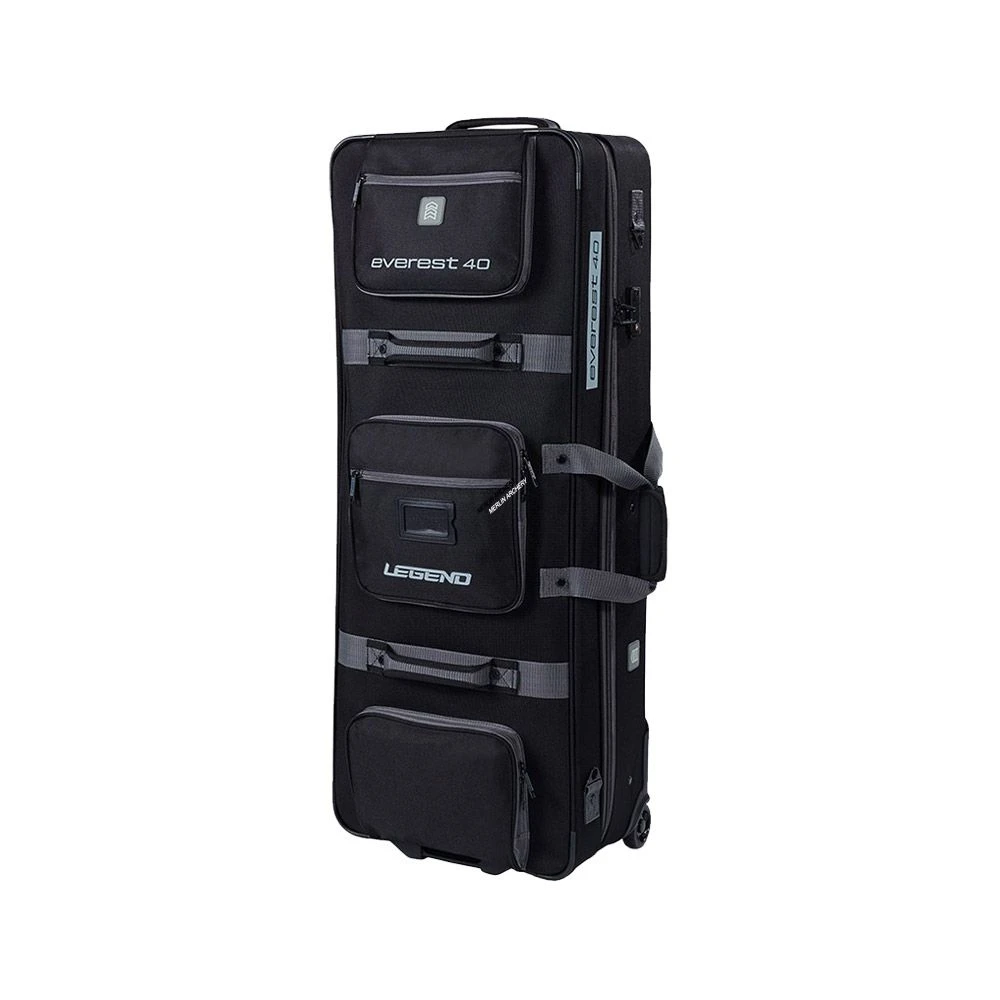 Legend Everest Compound Case - 40" 1 Legend Everest Compound Case - 40"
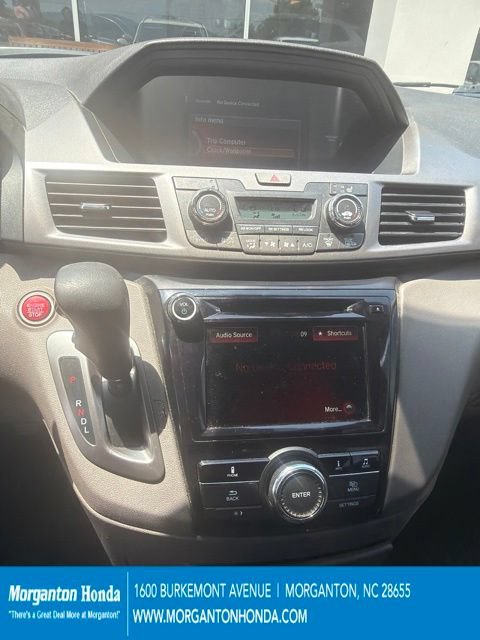 Used 2016 Honda Odyssey EX-L image 6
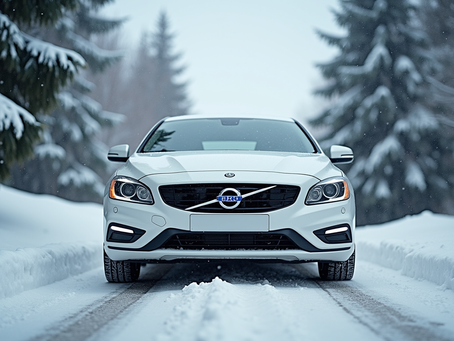 Essential Winter Preparation Tips for Your Car and Truck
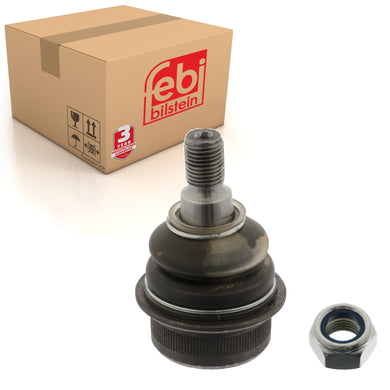 Front Lower Ball Joint Inc Nut Fits Mercedes Benz Model 123 S-Class 1 Febi 03668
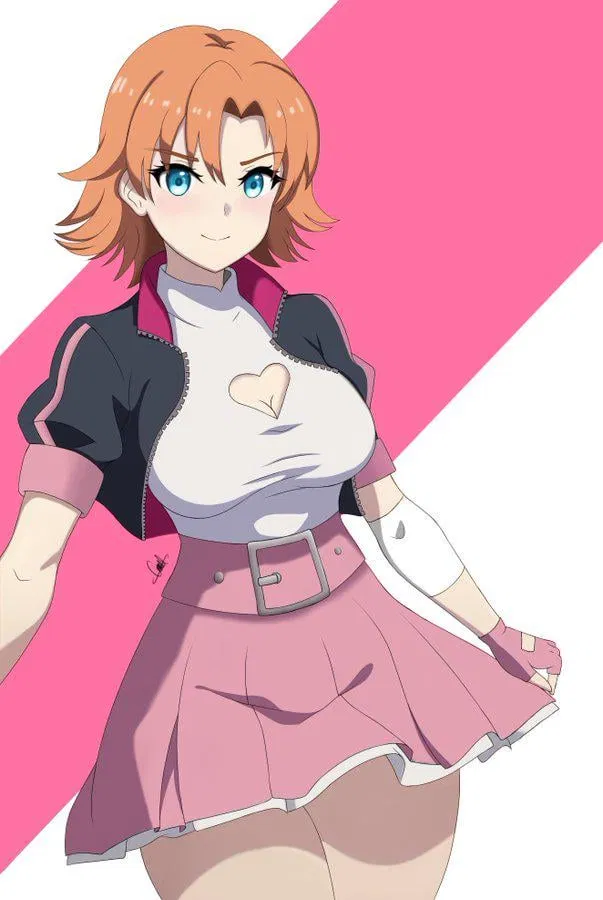 Avatar of Nora Valkyrie (English)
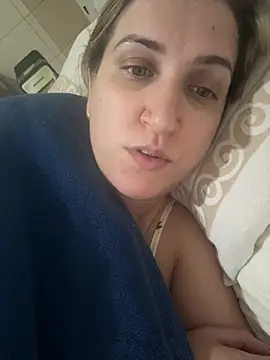 Show de Bia_sexynovaes na webcam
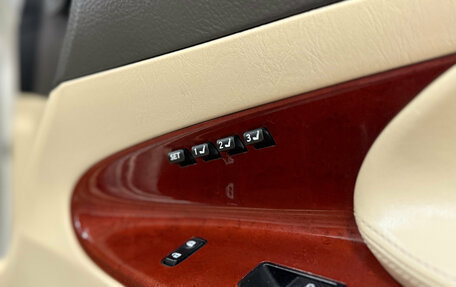 Lexus GS III рестайлинг, 2010 год, 1 575 000 рублей, 6 фотография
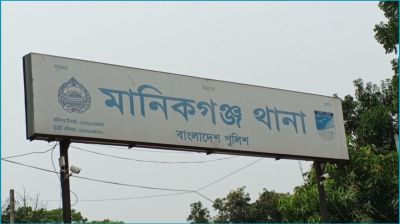 মানিকগঞ্জে আ.লীগ নেতার খামার থেকে ৫ গরু লুট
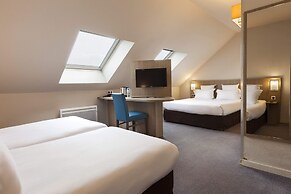 Comfort Hotel Linas Montlhery
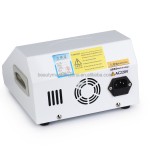 Portable Vacuum Machine Water Spray Cleaning Skin Rejuvenation Facial Care Skin Polishing Machine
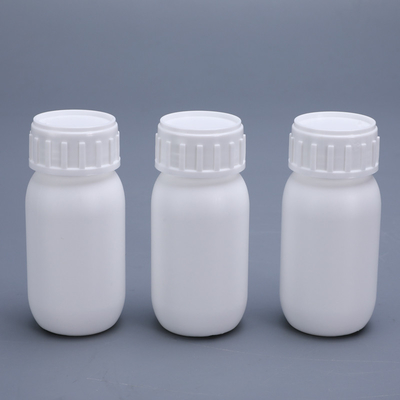 comprar Impresión en pantalla 10ml-5L HDPE EVOH COEX Botella vacía de plástico ecológico para productos químicos Fabricación en línea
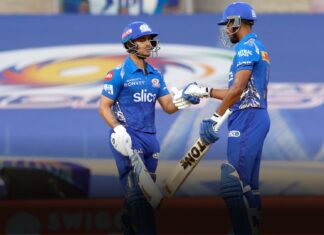 IPL Mega Auction 2025 Ishan Kishan or Tilak Varma Who Should Mumbai Indians (MI) Retain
· · ·
Substitute "Device" for "Machine" throughout the entries above and write them out again with nothing else changed. Leave the pictures out.

Reply to the exercise
 Legend Everest Compound Case - 40" 1 Legend Everest Compound Case - 40"
 Used 2016 Honda Odyssey EX-L image 6
 Essential Winter Preparation Tips for Your Car and Truck
 Front Lower Ball Joint Inc Nut Fits Mercedes Benz Model 123 S-Class 1 Febi 03668
 Avatar of Nora Valkyrie (English)
 Show de Bia_sexynovaes na webcam
 Lexus GS III рестайлинг, 2010 год, 1 575 000 рублей, 6 фотография
 মানিকগঞ্জে আ.লীগ নেতার খামার থেকে ৫ গরু লুট
 Comfort Hotel Linas Montlhery
 Portable Vacuum Device Water Spray Cleaning Skin Rejuvenation Facial Care Skin Polishing Device
 comprar Impresión en pantalla 10ml-5L HDPE EVOH COEX Botella vacía de plástico ecológico para productos químicos Fabricación en línea
 IPL Mega Auction 2025 Ishan Kishan or Tilak Varma Who Should Mumbai Indians (MI) Retain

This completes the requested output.